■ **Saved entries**
------------------------------------------------------------
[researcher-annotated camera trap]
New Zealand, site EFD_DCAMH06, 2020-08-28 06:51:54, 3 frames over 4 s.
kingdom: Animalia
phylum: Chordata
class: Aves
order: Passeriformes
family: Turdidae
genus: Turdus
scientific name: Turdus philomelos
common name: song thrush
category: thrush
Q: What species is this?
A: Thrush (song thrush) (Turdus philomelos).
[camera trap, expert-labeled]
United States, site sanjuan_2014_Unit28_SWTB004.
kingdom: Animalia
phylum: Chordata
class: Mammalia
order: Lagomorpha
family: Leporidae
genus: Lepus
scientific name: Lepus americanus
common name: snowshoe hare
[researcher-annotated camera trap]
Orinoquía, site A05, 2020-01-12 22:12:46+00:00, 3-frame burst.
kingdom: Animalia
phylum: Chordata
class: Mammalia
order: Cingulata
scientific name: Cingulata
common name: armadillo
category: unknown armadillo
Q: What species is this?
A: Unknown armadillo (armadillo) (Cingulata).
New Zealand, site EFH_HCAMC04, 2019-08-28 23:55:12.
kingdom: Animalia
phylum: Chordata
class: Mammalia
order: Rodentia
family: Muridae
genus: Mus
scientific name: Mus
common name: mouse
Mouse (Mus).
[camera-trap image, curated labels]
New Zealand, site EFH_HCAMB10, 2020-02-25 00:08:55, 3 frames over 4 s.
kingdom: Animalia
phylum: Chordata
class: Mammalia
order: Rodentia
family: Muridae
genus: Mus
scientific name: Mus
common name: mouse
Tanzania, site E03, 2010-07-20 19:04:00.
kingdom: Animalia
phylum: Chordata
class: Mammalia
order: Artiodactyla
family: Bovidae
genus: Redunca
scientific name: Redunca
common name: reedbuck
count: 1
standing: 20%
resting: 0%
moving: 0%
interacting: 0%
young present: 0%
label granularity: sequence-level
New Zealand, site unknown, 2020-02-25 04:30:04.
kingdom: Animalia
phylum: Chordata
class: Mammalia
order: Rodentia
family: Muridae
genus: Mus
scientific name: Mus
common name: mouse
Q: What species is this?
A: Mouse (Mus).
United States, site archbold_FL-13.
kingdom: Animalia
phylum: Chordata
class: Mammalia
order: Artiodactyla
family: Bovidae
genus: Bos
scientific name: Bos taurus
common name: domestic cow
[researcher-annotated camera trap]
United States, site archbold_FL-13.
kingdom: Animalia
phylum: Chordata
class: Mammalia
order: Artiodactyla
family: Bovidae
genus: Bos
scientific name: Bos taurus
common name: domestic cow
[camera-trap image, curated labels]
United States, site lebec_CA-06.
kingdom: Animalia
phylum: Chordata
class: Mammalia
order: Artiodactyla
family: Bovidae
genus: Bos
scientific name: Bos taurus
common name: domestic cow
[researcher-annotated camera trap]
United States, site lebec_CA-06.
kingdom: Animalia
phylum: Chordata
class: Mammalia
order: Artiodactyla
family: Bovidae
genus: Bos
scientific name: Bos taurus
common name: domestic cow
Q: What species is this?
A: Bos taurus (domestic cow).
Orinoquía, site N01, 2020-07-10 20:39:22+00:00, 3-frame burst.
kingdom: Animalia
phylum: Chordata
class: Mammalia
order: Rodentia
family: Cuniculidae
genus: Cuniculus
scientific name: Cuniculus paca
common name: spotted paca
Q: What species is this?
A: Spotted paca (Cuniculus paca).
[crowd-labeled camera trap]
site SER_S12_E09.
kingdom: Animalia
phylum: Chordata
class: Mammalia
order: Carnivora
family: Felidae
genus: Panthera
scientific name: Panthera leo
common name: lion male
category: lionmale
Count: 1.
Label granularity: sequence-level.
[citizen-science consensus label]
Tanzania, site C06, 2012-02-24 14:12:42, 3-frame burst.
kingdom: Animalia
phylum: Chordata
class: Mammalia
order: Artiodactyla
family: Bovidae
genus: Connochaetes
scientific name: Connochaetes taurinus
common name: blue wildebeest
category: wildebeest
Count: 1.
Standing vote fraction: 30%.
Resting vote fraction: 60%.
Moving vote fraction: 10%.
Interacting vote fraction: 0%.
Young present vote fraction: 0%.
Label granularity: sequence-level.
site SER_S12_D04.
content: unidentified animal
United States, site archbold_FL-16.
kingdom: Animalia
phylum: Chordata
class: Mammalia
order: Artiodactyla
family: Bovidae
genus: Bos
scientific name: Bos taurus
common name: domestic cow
------------------------------------------------------------
Nothing but the lines from the start of the data above through the line with "A: Thrush (song thrush) (Turdus philomelos)." should appear in your answer, copied exactly.

[researcher-annotated camera trap]
New Zealand, site EFD_DCAMH06, 2020-08-28 06:51:54, 3 frames over 4 s.
kingdom: Animalia
phylum: Chordata
class: Aves
order: Passeriformes
family: Turdidae
genus: Turdus
scientific name: Turdus philomelos
common name: song thrush
category: thrush
Q: What species is this?
A: Thrush (song thrush) (Turdus philomelos).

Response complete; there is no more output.